«Convertíos, porque está cerca el reino de Dios». ¿Qué pueden decir estas palabras a un hombre o una mujer de nuestros días? A nadie le atrae oír una llamada a la conversión. Pensamos enseguida en algo costoso y poco agradable: una ruptura que nos llevaría a una vida poco atractiva y deseable, llena solo de sacrificios y renuncia. ¿Es realmente así?
Para comenzar, el verbo griego que se traduce por «convertirse» significa en realidad «ponerse a pensar», «revisar el enfoque de nuestra vida», «reajustar la perspectiva». Las palabras de Jesús se podrían escuchar así: «Mirad si no tenéis que revisar y reajustar algo en vuestra manera de pensar y de actuar para que se cumpla en vosotros el proyecto de Dios de una vida más humana».

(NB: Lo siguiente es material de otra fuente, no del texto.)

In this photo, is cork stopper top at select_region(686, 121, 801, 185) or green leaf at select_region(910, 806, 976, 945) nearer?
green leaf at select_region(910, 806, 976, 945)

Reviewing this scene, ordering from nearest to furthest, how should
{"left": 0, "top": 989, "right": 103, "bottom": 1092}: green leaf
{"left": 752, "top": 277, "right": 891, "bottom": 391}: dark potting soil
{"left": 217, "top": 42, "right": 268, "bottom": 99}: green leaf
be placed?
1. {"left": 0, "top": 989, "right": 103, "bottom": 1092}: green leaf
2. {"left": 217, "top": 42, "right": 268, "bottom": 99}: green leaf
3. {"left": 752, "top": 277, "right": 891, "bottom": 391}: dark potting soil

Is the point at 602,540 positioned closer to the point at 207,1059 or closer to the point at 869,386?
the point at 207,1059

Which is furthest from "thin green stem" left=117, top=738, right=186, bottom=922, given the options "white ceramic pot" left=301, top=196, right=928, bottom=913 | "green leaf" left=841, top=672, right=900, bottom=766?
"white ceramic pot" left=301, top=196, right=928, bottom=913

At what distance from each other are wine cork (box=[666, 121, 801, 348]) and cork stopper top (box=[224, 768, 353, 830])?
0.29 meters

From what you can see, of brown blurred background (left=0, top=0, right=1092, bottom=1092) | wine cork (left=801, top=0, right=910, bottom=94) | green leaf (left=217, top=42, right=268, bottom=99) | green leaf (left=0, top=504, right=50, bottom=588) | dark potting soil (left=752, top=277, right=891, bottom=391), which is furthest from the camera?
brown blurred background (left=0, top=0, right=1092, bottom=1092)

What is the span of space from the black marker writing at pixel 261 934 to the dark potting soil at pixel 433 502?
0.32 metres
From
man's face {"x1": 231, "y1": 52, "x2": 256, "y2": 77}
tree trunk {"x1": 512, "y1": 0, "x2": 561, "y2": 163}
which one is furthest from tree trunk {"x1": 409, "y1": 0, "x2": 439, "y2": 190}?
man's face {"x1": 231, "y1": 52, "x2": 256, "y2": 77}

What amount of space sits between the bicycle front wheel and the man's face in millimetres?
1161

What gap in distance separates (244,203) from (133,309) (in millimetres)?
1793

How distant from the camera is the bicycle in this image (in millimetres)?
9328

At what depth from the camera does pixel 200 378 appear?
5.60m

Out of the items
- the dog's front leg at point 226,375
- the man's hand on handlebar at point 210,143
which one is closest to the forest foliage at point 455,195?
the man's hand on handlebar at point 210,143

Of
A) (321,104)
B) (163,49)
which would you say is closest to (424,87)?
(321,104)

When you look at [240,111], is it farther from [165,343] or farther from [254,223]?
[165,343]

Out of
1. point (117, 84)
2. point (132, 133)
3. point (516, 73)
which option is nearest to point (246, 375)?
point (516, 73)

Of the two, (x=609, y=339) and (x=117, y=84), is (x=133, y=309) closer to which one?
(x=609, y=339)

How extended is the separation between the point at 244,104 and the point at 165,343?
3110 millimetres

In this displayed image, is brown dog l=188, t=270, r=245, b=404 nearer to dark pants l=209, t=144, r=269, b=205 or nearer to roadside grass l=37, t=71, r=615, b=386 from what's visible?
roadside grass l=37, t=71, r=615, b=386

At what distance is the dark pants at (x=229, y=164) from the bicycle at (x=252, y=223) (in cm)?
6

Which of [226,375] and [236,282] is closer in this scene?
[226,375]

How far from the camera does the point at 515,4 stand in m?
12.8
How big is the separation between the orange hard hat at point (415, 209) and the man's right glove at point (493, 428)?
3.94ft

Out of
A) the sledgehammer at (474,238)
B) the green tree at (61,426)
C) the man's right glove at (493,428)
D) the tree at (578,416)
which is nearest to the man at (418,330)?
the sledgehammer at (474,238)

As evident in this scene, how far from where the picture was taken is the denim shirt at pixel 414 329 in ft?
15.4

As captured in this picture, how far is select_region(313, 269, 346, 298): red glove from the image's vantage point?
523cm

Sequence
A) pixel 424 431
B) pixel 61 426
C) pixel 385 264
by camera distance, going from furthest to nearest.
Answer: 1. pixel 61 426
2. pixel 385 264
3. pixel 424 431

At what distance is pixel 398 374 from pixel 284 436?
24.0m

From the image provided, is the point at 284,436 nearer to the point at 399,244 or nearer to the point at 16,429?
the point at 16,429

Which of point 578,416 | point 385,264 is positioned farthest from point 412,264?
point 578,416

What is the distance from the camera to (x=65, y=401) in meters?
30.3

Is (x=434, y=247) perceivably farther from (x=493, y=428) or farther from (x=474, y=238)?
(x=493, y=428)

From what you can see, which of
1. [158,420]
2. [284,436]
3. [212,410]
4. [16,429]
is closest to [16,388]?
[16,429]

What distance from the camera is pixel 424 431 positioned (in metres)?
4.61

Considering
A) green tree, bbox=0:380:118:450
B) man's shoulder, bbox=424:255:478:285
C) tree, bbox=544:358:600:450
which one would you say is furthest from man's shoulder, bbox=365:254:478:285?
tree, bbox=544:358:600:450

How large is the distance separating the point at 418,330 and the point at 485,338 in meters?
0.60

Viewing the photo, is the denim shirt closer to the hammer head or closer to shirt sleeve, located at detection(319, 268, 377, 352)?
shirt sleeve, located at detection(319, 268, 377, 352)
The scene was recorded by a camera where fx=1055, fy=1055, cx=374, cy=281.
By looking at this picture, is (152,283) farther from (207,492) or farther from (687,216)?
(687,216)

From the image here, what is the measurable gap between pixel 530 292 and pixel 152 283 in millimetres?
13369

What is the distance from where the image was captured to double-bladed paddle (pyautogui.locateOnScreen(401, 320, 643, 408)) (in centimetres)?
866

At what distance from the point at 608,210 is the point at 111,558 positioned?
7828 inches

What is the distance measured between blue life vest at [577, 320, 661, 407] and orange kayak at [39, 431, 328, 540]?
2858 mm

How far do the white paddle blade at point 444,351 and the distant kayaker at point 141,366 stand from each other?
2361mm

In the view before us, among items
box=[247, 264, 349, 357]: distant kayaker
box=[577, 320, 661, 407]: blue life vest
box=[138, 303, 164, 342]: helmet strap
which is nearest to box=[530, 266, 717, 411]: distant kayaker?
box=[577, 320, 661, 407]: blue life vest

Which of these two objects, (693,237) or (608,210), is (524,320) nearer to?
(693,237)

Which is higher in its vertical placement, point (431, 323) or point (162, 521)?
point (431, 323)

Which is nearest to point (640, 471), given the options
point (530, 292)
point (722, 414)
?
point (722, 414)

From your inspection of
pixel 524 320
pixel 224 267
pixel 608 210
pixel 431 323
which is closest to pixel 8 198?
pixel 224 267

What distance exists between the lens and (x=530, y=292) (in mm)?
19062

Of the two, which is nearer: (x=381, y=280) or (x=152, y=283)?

Si esto es así, lo primero que hay que revisar es aquello que bloquea nuestra vida. Convertirnos es «liberar la vida» eliminando miedos, egoísmos, tensiones y esclavitudes que nos impiden crecer de manera sana y armoniosa. La conversión que no produce paz y alegría no es auténtica. No nos está acercando al reino de Dios.
Hemos de revisar luego si cuidamos bien las raíces. Las grandes decisiones no sirven de nada si no alimentamos las fuentes. No se nos pide una fe sublime ni una vida perfecta; solo que vivamos confiando en el amor que Dios nos tiene. Convertirnos no es empeñarnos en ser santos, sino aprender a vivir acogiendo el reino de Dios y su justicia. Solo entonces puede comenzar en nosotros una verdadera transformación.
La vida nunca es plenitud ni éxito total. Hemos de aceptar lo «inacabado», lo que nos humilla, lo que no acertamos a corregir. Lo importante es mantener el deseo, no ceder al desaliento. Convertirnos no es vivir sin pecado, sino aprender a vivir del perdón, sin orgullo ni tristeza, sin alimentar la insatisfacción por lo que deberíamos ser y no somos. Así dice el Señor en el libro de Isaías: «Por la conversión y la calma seréis liberados» (30,15).